GIACOMIN - In ozio. Noi vecchi, appunto per l'età, siamo a riposo; i giovani hanno poca volontà di lavorare. Capisco che i tempi, per certi mestieri, sono divenuti più difficili.
GIUSEPPINA - Sicché, per certi lavori, si stava meglio prima.
(Mentre gli uni parlano, gli altri ascoltano molto attentamente).
GIACOMIN - A secondo i casi. Una volta anche a noi fu dato filo da torcere da un baloss della terra di laggiù, angelo d'aspetto, demonio di fatti. Godeva proprio nel rovinar la gente.
GIUSEPPINA - Come rovinar la gente! Faceva il suo dovere, anche se con troppo zelo. Come si chiamava?
GIACOMIN - Non rammento bene il nome. Rammento che lo chiamavano Bimbo.
GIUSEPPINA - Il Bimbo! Ah! Ah! Lo ricordo anch'io. Era davvero un bel toss.
GIACOMIN - Sì, ma, ripeto, demonio.
GIUSEPPINA - Incontrandolo lo riconoscerebbe?
GIACOMIN - Difficile, dopo tanti anni. Ma sarà ancora in vita?
TINO - (che con Erio ha seguito il discorso, avvicinandosi) Ammettiamo, caro Giacomin, che sia ancora in vita, ed in questo momento in Valsolda, incontrandolo come ti comporteresti?
GIACOMIN - Chi lo sa. Risentimenti vivi proprio non ne ho. Ognuno allora faceva il proprio mestiere, nel miglior modo, con le sconfitte e con le vittorie.
TINO - Bravo. Ciò significa di ragionare bene. Ed ora ti dico che il Bimbo è ancora in vita, vegeto e non lontano da qui.

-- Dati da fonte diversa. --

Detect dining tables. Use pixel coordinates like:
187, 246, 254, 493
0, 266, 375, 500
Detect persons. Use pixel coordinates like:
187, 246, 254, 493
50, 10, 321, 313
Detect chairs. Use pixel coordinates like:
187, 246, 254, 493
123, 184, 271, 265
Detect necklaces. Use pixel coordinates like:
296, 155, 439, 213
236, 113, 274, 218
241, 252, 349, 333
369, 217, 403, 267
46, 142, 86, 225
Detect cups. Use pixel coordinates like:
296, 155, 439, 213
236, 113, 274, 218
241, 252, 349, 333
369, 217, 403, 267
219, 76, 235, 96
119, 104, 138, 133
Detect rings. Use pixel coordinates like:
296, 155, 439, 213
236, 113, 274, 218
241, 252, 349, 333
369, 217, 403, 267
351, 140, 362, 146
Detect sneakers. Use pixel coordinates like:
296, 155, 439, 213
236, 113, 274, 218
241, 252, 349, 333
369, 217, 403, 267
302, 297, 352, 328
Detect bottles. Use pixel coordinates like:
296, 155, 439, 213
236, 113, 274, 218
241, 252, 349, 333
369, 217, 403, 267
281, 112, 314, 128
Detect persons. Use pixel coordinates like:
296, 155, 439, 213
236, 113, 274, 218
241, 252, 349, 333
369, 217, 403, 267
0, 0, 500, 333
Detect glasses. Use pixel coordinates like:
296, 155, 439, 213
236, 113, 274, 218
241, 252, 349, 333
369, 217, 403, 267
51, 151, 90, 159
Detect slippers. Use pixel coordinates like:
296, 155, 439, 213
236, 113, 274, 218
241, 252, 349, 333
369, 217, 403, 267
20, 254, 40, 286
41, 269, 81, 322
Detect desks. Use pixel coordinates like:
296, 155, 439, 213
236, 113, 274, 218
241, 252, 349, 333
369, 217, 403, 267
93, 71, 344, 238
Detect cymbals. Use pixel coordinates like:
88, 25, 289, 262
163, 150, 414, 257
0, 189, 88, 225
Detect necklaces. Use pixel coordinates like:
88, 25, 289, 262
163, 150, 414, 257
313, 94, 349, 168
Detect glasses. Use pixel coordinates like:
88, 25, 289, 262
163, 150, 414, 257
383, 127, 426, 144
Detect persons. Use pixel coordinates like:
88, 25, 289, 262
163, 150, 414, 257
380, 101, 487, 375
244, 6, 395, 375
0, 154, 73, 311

GIACOMIN - Ma davvero? Gl'è tornai ancora insci?
ERIO - (che intanto si è avvicinato) Sì, sono tornato ma non più per rubare i sacchi, nella santa ruberia.
GIACOMIN - Oh! Chi poteva credere di rivederla qui ed ancora in buone condizioni, nonostante il tempo passato. La rivedo proprio volentieri. (Si alza rispettoso e gli va a stringere la mano).